-- Start of SELECTED TEXT --

Bayesian data analysis

Chapter 10, demo 1

Rejection sampling example

In rejection sampling the proposal distribution $g(\theta)$ has to form an envelope over the target distribution $q(\theta)$, that is, there has to be value $M$ so that \begin{equation*} \frac{q(\theta)}{M g(\theta)} \leq 1. \end{equation*}


In [1]:
import numpy as np
from scipy import stats

%matplotlib inline
import matplotlib as mpl
import matplotlib.pyplot as plt

In [2]:
import os, sys
# add utilities directory to path
util_path = os.path.abspath(os.path.join(os.path.pardir, 'utilities_and_data'))
if util_path not in sys.path and os.path.exists(util_path):
    sys.path.insert(0, util_path)

# import from utilities
import plot_tools

In [3]:
# edit default plot settings
plt.rc('font', size=12)

In [4]:
# fake interesting distribution
x = np.linspace(-3, 3, 200)
r = np.array([ 1.1 ,  1.3 , -0.1 , -0.7 ,  0.2 , -0.4 ,  0.06, -1.7 ,
               1.7 ,  0.3 ,  0.7 ,  1.6 , -2.06, -0.74,  0.2 ,  0.5 ])
# Estimate the density (named q, to emphesize that it does not need to be
# normalized). Parameter bw_method=0.48 is used to mimic the outcome of the
# kernelp function in Matlab.
q = stats.gaussian_kde(r, bw_method=0.48).evaluate(x)

In [5]:
# rejection sampling example
g_mean = 0
g_std = 1.1
g = stats.norm.pdf(x, loc=g_mean, scale=g_std)
# M is computed by discrete approximation
M = np.max(q/g)
# prescale
g *= M

In [6]:
# plot the densities
plt.figure(figsize=(8, 6))

-- End of SELECTED TEXT --
-- Start of DATA PROVIDED --

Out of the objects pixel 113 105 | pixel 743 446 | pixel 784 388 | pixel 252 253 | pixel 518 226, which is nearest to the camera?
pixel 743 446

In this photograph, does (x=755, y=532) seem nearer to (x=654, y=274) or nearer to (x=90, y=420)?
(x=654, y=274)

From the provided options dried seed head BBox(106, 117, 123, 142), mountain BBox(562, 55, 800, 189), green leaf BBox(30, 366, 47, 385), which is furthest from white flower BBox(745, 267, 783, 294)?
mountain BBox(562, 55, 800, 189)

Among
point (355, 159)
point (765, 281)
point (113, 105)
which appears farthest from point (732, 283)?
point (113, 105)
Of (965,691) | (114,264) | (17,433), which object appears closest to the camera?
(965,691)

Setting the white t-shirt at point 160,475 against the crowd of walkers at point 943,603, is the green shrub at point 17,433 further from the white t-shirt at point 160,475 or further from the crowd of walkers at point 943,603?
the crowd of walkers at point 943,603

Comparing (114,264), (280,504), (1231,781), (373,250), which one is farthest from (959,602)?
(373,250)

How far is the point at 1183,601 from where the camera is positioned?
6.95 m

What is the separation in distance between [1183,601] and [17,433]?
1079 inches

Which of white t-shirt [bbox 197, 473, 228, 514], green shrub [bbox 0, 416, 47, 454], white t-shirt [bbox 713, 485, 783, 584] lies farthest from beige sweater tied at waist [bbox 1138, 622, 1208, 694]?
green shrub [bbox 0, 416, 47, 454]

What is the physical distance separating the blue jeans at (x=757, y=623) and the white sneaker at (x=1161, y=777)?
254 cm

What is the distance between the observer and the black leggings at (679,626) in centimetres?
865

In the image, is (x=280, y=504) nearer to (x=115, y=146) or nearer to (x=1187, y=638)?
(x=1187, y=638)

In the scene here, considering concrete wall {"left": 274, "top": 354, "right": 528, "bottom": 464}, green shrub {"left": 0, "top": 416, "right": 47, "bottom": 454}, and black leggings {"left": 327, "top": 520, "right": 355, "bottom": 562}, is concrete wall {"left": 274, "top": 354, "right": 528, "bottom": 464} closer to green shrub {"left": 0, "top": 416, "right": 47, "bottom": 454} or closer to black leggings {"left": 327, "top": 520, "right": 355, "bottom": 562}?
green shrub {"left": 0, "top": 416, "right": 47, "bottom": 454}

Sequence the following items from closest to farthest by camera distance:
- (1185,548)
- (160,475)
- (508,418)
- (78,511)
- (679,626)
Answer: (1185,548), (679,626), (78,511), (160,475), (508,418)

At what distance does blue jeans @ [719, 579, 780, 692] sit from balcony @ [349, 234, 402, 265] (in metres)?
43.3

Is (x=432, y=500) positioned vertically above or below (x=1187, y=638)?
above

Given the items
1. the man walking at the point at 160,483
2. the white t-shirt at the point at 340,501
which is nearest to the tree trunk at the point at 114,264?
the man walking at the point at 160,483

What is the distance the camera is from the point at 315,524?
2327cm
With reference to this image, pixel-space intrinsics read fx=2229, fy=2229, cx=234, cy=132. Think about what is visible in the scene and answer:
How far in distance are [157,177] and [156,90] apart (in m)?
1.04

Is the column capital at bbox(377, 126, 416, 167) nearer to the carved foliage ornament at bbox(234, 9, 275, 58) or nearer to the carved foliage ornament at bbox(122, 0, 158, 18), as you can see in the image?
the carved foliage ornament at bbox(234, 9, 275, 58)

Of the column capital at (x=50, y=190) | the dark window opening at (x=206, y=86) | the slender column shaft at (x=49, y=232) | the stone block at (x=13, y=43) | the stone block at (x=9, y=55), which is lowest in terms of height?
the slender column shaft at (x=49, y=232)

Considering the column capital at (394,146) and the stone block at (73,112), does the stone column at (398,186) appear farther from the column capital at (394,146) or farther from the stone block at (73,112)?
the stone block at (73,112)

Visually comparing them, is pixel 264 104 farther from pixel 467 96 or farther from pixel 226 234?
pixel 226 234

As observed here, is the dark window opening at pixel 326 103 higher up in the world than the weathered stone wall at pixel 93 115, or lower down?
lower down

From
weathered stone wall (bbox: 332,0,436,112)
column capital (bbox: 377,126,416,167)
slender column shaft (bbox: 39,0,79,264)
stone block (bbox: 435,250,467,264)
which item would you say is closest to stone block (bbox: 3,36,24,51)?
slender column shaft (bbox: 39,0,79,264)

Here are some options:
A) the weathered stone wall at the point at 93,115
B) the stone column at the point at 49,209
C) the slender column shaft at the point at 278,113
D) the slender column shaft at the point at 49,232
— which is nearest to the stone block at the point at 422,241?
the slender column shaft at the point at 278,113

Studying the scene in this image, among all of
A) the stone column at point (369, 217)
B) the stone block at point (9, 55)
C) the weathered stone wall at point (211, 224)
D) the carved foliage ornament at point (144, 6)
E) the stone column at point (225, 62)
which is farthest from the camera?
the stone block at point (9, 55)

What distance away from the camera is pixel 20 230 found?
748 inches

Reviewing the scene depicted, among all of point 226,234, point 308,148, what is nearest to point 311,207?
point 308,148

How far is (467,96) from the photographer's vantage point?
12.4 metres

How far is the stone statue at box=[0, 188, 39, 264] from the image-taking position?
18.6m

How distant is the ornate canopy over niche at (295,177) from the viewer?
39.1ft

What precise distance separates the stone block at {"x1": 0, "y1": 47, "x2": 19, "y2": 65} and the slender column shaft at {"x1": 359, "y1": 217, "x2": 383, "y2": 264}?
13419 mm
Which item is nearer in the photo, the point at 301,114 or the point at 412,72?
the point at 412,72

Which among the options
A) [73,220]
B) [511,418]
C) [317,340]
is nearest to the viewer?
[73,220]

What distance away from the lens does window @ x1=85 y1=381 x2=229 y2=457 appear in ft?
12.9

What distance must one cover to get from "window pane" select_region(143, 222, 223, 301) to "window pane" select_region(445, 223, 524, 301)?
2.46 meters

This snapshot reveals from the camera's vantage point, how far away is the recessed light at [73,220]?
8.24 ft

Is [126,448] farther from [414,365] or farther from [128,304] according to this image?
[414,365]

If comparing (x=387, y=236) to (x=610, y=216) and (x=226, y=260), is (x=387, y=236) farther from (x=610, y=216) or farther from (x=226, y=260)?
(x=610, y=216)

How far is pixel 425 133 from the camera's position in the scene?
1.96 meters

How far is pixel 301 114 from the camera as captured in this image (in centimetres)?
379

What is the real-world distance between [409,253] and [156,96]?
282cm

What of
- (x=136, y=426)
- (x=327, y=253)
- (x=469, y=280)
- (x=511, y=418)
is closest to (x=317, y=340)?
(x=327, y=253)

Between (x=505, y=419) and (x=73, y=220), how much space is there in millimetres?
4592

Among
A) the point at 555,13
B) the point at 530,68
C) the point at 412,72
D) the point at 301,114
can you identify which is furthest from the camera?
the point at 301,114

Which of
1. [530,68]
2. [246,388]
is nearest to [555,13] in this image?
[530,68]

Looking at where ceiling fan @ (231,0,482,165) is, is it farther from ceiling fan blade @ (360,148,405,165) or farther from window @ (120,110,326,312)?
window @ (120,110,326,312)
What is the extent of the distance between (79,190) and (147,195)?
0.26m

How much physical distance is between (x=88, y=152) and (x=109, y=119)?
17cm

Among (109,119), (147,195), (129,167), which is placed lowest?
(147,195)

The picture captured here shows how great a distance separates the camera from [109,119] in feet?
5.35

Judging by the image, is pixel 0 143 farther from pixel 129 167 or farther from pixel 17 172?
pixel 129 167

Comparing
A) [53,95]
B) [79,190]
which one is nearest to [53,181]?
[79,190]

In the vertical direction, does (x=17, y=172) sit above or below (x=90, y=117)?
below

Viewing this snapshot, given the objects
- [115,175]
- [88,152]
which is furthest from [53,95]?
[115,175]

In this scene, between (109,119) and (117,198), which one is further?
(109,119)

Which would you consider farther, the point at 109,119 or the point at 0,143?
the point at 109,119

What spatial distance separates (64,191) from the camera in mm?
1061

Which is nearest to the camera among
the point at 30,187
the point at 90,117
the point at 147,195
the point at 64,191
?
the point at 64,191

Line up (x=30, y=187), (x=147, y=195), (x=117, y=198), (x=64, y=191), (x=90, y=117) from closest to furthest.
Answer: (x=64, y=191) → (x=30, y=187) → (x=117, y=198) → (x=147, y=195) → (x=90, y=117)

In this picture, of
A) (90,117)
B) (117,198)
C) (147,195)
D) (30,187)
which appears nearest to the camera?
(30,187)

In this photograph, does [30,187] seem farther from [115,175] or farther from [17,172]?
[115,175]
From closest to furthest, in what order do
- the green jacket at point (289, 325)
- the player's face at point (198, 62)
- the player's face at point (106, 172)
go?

-- End of DATA PROVIDED --

* [ACTIONS TO TAKE]:
1) List every import statement that appears in the code of the rejection sampling notebook, copying each line as it stands.
2) Set down the part of the rejection sampling notebook that runs from "if util_path not" down to "np.linspace(-3, 3, 200)", keeping every character unchanged.

* [ANSWERS TO THE EXERCISE]:
1)
import numpy as np
from scipy import stats
import matplotlib as mpl
import matplotlib.pyplot as plt
import os, sys
import plot_tools

2)
if util_path not in sys.path and os.path.exists(util_path):
    sys.path.insert(0, util_path)

# import from utilities
import plot_tools

In [3]:
# edit default plot settings
plt.rc('font', size=12)

In [4]:
# fake interesting distribution
x = np.linspace(-3, 3, 200)